Естественно я не отказался. За обедом генерал расспрашивал меня об участии в войне, о моих впечатлениях и о выводах, которые я сделал в ходе боевых действий. Я старался отделаться общими фразами, ведь я вижу Петра Сергеевича впервые, и высказывать свое личное мнение не решился. Кофе с коньяком нам подали в библиотеку.

– Александр Петрович мне писал о вас, о вашем желании поступить в Академию. Вы, Станислав Владимирович, должны понимать, что не каждый может прикоснуться к наукам, преподаваемым в этом учебном заведении. Там проходят обучение лучшие офицеры из лучших. Но поскольку на вас обратил внимание Терехов, а я его мнению очень доверяю, то уверен, вы станете отличным офицером Генерального штаба. Предварительные экзамены в округе вы сдавали?

– Так точно. Председателем комиссии был генерал-лейтенант Кондратенко. Все документы у меня с собой, могу их вам предоставить.

– Знающий и многоопытный генерал вас экзаменовал. Смею вас заверить, в Академии вас будут проверять не менее компетентные генералы, я, кстати, вхожу в их число.

– Честно сказать, я удивлен.

– Еще больше вас удивит генерал-майор Мешков Виктор Александрович вопросами интендантского обеспечения разных родов войск. Несмотря на возраст, у него очень светлая голова, и он точно помнит, сколько золотников чая должен получать нижний чин в пехоте, и сколько фуража нужно запасти для одной лошади в расчете на два-три дня похода. Остерегайтесь его каверзных вопросов о снарядах, вы же артиллерист, а он любит ставить в тупик офицеров-артиллеристов. Особенно его интересует количество зажигательных бомб на боевой позиции «единорогов».

– Так, «единороги» сняты с вооружения в середине прошлого столетия и нигде не используются.

– Все правильно вы говорите, но Мешков полагает, что такая информация помогает будущим генштабистам в тренировке памяти. Отчасти, я с ним согласен. Я вам собрал неплохую библиотеку, смею заверить, изучив все материалы, вы сдадите экзамены без проблем. Вы где остановились?

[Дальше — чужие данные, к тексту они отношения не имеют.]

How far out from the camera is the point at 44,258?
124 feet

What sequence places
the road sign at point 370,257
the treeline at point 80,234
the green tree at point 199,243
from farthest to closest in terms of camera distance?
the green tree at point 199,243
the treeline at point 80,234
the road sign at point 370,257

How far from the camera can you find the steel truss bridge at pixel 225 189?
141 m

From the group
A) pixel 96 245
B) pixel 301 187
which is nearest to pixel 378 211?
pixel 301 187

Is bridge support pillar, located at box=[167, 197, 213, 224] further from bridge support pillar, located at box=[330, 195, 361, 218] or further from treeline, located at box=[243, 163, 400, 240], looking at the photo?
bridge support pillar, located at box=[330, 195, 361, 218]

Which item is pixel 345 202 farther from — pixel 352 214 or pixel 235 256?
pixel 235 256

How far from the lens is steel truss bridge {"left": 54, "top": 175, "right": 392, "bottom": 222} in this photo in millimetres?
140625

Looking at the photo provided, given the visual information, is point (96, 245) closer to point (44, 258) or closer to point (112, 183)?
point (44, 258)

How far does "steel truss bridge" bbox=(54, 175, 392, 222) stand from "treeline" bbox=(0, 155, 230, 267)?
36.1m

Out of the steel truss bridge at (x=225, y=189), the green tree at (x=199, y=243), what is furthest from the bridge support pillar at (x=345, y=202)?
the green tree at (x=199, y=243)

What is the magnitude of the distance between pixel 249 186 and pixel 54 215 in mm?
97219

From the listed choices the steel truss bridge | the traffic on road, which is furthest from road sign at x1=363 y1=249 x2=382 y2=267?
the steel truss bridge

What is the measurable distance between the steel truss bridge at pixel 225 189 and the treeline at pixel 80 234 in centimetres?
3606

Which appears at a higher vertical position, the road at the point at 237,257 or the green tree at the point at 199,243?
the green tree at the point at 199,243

– Нигде. Я ночным поездом планирую выехать в Екатеринослав.

– Домой торопитесь?

– Да. Уже длительное время от родных нет известий.

– Тогда примите литературу, и с Богом, учитесь. Жду от вас только блестящих знаний поручик. Вопросами фортификации засыпать буду я.

Сутки ехал в поезде, и вот я в Екатеринославе, поздняя ночь на дворе. Пока ехал, все прокручивал в памяти встречу с генералом Извариным. Этот в летах генерал своим обликом кого-то мне напоминал. Знакомый цвет и разрез глаз, знакомые черты лица, да и фигура вроде бы как знакома. И тут я неожиданно сделал открытие. Генерал Изварин очень похож на полковника Терехова, или наоборот. Это не столь важно, кто на кого. Главное – эти люди определенно родственники. Если сопоставить возраст, то генерал в полной мере может быть отцом Александра Петровича. Отчество, между прочим, совпадает. Вот это да! Чудеса, да и только – мысленно восклицал я. Представится возможность, при личной встрече поинтересуюсь у Терехова.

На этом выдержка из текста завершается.